**Set problem**: Copy each of the entries below word for word, with no changes.

**Data extract**:
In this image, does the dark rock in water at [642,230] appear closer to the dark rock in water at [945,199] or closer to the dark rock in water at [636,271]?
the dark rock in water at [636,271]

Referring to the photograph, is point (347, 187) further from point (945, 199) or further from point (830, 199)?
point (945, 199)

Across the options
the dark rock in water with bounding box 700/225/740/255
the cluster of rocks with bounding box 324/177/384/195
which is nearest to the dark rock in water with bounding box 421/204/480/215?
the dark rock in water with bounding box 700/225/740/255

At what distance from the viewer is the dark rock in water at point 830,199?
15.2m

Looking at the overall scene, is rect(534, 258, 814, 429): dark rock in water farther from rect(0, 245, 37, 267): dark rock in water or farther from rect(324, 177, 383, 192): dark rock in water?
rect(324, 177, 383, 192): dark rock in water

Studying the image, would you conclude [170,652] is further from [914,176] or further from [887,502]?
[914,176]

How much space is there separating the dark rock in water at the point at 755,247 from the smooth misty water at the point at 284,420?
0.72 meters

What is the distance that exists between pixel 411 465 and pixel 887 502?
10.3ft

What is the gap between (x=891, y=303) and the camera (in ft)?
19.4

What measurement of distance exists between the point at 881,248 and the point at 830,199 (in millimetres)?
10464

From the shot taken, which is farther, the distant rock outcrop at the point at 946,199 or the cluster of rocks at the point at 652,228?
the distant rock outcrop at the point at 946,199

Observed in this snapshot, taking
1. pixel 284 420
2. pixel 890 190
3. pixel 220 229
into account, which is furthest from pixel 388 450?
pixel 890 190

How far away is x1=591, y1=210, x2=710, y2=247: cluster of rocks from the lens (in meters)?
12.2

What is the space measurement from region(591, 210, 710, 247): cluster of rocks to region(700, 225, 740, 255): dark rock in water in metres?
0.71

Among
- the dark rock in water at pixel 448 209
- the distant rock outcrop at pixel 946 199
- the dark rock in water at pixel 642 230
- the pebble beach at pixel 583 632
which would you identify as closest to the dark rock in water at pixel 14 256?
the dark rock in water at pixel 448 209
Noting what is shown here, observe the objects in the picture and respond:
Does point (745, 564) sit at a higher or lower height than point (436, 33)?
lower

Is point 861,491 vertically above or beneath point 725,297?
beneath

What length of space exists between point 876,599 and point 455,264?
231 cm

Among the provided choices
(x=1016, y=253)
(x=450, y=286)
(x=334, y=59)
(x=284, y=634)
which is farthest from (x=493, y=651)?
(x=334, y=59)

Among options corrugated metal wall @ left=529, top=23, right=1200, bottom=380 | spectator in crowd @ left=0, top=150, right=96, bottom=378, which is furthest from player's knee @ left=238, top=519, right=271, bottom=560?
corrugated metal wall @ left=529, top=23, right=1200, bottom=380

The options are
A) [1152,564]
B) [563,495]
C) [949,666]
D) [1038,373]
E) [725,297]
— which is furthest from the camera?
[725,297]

**The reply**:
In this image, does the dark rock in water at [642,230] appear closer to the dark rock in water at [945,199] or closer to the dark rock in water at [636,271]?
the dark rock in water at [636,271]

Referring to the photograph, is point (347, 187) further from point (945, 199) or further from point (830, 199)?
point (945, 199)

Across the options
the dark rock in water with bounding box 700/225/740/255
the cluster of rocks with bounding box 324/177/384/195
which is nearest to the dark rock in water with bounding box 421/204/480/215?
the dark rock in water with bounding box 700/225/740/255

At what distance from the viewer is the dark rock in water at point 830,199?
15.2m

Looking at the overall scene, is rect(534, 258, 814, 429): dark rock in water farther from rect(0, 245, 37, 267): dark rock in water or farther from rect(324, 177, 383, 192): dark rock in water?
rect(324, 177, 383, 192): dark rock in water

Studying the image, would you conclude [170,652] is further from [914,176] or further from [887,502]?
[914,176]

How much space is there separating the dark rock in water at the point at 755,247 from the smooth misty water at the point at 284,420?
0.72 meters

What is the distance that exists between pixel 411 465 and pixel 887 502?
10.3ft

What is the gap between (x=891, y=303) and the camera (in ft)?
19.4

What measurement of distance exists between the point at 881,248 and the point at 830,199 (in millimetres)?
10464

From the shot taken, which is farther, the distant rock outcrop at the point at 946,199 or the cluster of rocks at the point at 652,228?
the distant rock outcrop at the point at 946,199

Observed in this snapshot, taking
1. pixel 284 420
2. pixel 890 190
3. pixel 220 229
into account, which is furthest from pixel 388 450?
pixel 890 190

How far away is x1=591, y1=210, x2=710, y2=247: cluster of rocks from the lens (in meters)?
12.2

What is the space measurement from region(591, 210, 710, 247): cluster of rocks to region(700, 225, 740, 255): dark rock in water in metres?
0.71

Among
- the dark rock in water at pixel 448 209
- the distant rock outcrop at pixel 946 199
- the dark rock in water at pixel 642 230
- the pebble beach at pixel 583 632
which would you identify as closest to the dark rock in water at pixel 14 256?
the dark rock in water at pixel 448 209
Noting what is shown here, observe the objects in the picture and respond:
Does point (745, 564) sit at a higher or lower height than point (436, 33)?
lower

Is point 861,491 vertically above or beneath point 725,297?
beneath

What length of space exists between point 876,599 and point 455,264?
231 cm

Among the provided choices
(x=1016, y=253)
(x=450, y=286)
(x=334, y=59)
(x=284, y=634)
which is farthest from (x=493, y=651)?
(x=334, y=59)

Among options corrugated metal wall @ left=529, top=23, right=1200, bottom=380 | spectator in crowd @ left=0, top=150, right=96, bottom=378, which is furthest from player's knee @ left=238, top=519, right=271, bottom=560?
corrugated metal wall @ left=529, top=23, right=1200, bottom=380

The options are
A) [1152,564]
B) [563,495]
C) [949,666]
D) [1038,373]
E) [725,297]
— which is furthest from the camera?
[725,297]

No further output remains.